In the intervening years, things have happened, some of them expected, some of them unexpected. Among them was the invention, by Donald Rumsfeld, of a useful meme for dichotomization. He split the unknowns of a situation into the "known unknowns" and the "unknown unknowns". This also works for the "unexpected": we have the "expected unexpected" and the "unexpected unexpected". Both of these turn up in information seeking natural language dialog systems. The expected exchanges of such a dialog systems are things like a question-answer pair. The "expected unexpected" are the points at which knowledge gaps and other misfires result in the need for dialog moves, such as the initiators for clarification sub-dialogs, that are there in order to fix difficulties and get the system and its interlocutor out of the ditch next to the royal road of goal-directed dialog and onto the smooth well-maintained tarmac. The "unexpected unexpected" is when something happens that leads the system to believe that its interlocutor is off in the next field climbing a tree, talking to a cow or even climbing a cow and talking to a tree. The system has no conventional moves for getting things back on track.

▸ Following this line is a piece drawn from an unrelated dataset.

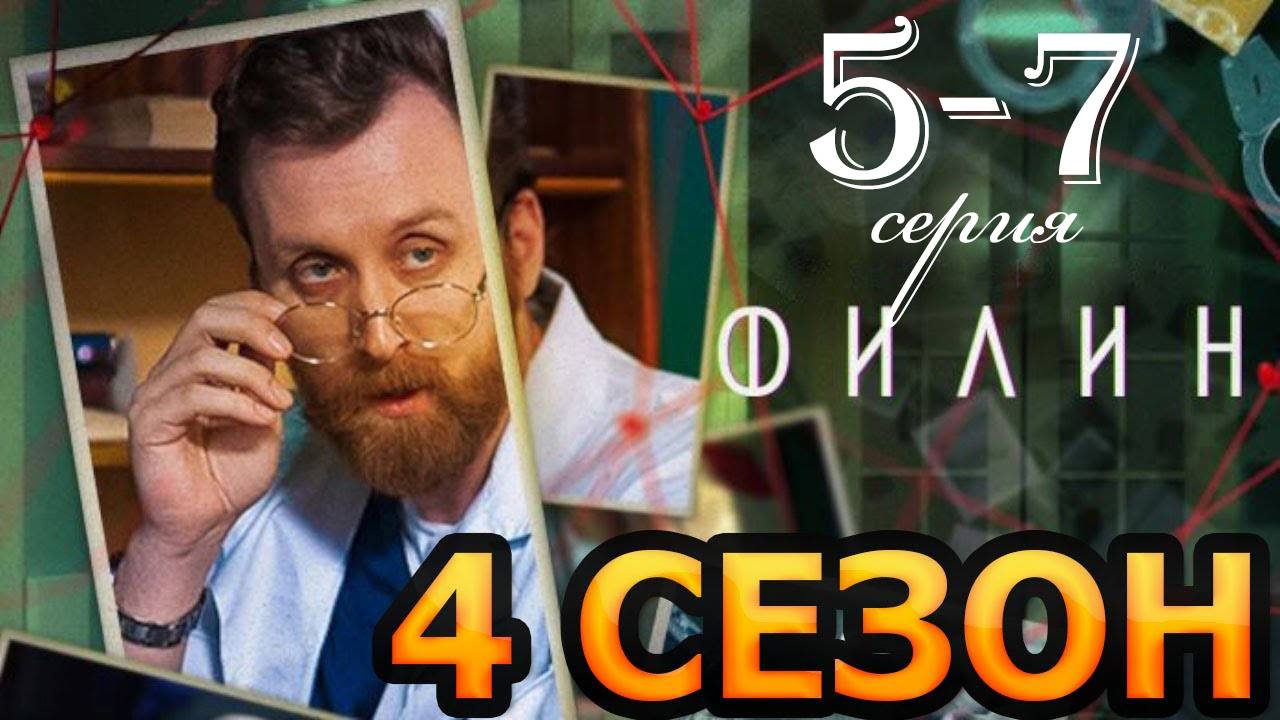 Филин 4 сезон 5 6 7 серия (сериал 2025)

At this point the system may fall into the temptation that it ought to engage in sophisticated reasoning in order to work out what the appropriate repair is, by, for example, recruiting extra knowledge from somewhere until it can work out that its interlocutor is after all doing something rational. This is going to take work, which is scary. What is even more scary, this work is like the effortful, rational, slow work that Daniel Kahneman calls "System 2". Kahneman points out that System 2 thought comes less naturally than System 1 thought, which is more automatic. I think that modern dialog systems, especially the ones that work by reinforcement learning, are basically operating in a way that mirrors system 1, choosing dialog moves that, from experience, tend to work out well in moving the interaction along. They actually do a bit more than this, because they can often tell when the dialog is in a ditch, and get it out. Their remedies (such as clarification requests) are conventional, stereotyped and maybe under-informed, but they are a bit flexible, and they usually work in handling the expected unexpected. Maybe they are something like "System 1.5", with a bit of flexibility, but not enough to handle the cases where the dialog seems to be off in the next field. I doubt that there is any hope of learning System 2 thought by reinforcement learning over dialog traces.

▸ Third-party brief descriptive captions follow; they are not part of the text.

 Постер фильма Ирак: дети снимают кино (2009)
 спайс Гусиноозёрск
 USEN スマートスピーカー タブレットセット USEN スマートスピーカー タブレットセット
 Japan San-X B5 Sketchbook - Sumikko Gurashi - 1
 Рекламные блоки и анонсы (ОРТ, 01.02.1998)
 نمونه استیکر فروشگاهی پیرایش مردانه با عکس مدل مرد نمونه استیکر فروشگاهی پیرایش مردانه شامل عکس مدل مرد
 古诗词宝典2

That's OK, because there are two quite distinct reasons why the system might think the dialog is off in the next field. Either the situation will become sensible when the system manages to find the chain of reasoning that will allow it to understand that the interlocutor is acting reasonable, or, perhaps just as likely, the interlocutor really is up a cow, talking to tree, and no amount of inference will get the
dialog back where it needs to be. This interlocutor is beyond the pale, and the best that they can expect is kindness (which co-incidentally, Don Rumsfeld ... hmm, let's leave that thought unfinished).
So, if I ever get to design a dialog system, it will be called System 1.5, and it will adopt the Rumsfeldian philosophy of expecting the expected unexpected, then doing the conventional thing.